Re: [PATCH 02/13] KVM: nSVM: don't call nested_sync_control_from_vmcb02 on each VM exit

From: Sean Christopherson
Date: Mon Nov 21 2022 - 12:51:23 EST


On Mon, Nov 21, 2022, Maxim Levitsky wrote:
> On Thu, 2022-11-17 at 20:04 +0000, Sean Christopherson wrote:
> > On Thu, Nov 17, 2022, Maxim Levitsky wrote:
> > > Calling nested_sync_control_from_vmcb02 on each VM exit (nested or not),
> > > was an attempt to keep the int_ctl field in the vmcb12 cache
> > > up to date on each VM exit.
> >
> > This doesn't mesh with the reasoning in commit 2d8a42be0e2b ("KVM: nSVM: synchronize
> > VMCB controls updated by the processor on every vmexit"), which states that the
> > goal is to keep svm->nested.ctl.* synchronized, not vmcb12.  Or is nested.ctl the
> > cache you are referring to?
>
> Thanks for digging that commit out.
>
> My reasoning was that cache contains both control and 'save' fields, and
> we don't update 'save' fields on each VM exit.
>
> For control it indeed looks like int_ctl and eventinj are the only fields
> that are updated by the CPU, although IMHO they don't *need* to be updated
> until we do a nested VM exit, because the VM isn't supposed to look at vmcb
> while it is in use by the CPU, its state is undefined.

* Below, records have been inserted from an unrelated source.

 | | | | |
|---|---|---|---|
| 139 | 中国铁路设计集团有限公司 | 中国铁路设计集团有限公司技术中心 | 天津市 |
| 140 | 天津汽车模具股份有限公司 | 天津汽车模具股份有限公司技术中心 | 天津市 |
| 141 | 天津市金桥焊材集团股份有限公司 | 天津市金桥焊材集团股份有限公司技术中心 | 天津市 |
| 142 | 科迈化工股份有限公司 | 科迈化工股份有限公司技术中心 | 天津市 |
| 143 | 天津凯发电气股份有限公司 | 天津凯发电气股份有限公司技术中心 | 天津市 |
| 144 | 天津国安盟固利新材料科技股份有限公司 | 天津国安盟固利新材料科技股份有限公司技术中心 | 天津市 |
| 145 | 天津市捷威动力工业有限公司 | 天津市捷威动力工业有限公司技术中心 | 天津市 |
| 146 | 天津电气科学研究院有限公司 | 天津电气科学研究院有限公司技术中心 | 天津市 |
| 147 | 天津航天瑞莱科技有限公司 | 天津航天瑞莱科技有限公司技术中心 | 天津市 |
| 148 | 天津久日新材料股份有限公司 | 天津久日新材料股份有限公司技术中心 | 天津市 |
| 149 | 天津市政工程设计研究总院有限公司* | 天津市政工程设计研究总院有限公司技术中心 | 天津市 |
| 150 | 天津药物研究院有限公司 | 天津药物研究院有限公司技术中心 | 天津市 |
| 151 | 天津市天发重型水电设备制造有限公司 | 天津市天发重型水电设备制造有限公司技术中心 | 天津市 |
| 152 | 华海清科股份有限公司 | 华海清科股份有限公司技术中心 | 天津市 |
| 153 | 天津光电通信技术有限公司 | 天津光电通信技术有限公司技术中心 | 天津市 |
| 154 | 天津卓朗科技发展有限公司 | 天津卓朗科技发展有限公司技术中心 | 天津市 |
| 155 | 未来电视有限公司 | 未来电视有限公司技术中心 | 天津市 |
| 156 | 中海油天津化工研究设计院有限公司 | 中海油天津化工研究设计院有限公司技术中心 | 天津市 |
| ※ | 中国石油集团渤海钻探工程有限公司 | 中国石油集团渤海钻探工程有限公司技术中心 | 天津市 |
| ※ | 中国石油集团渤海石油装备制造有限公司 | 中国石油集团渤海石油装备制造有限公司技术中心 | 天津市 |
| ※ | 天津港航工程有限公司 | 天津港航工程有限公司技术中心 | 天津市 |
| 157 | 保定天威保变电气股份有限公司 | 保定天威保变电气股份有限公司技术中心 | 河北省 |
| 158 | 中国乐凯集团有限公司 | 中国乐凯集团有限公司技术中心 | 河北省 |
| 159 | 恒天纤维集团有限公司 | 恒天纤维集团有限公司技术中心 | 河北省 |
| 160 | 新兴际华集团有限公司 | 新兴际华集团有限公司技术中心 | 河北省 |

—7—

The point of the cache isn't to forward info to L2 though, it's so that KVM can
query the effective VMCB state without having to read guest memory and/or track
where the current state lives.

> For migration though, this does look like a problem. It can be fixed during
> reading the nested state but it is a hack as well.
>
> My idea was as you had seen in the patches it to unify int_ctl handling,
> since some bits might need to be copied to vmcb12 but some to vmcb01,
> and we happened to have none of these so far, and it "happened" to work.
>
> Do you have an idea on how to do this cleanly? I can just leave this as is
> and only sync the bits of int_ctl from vmcb02 to vmcb01 on nested VM exit.
> Ugly but would work.

That honestly seems like the best option to me. The ugly part isn't as much KVM's
caching as it is the mixed, conditional behavior of int_ctl. E.g. VMX has even
more caching and synchronization (eVMCS, shadow VMCS, etc...), but off the top of
my head I can't think of any scenarios where KVM needs to splice/split VMCS fields.
KVM needs to conditionally sync fields, but not split like this.

In other words, I think this particular code is going to be rather ugly no matter
what KVM does.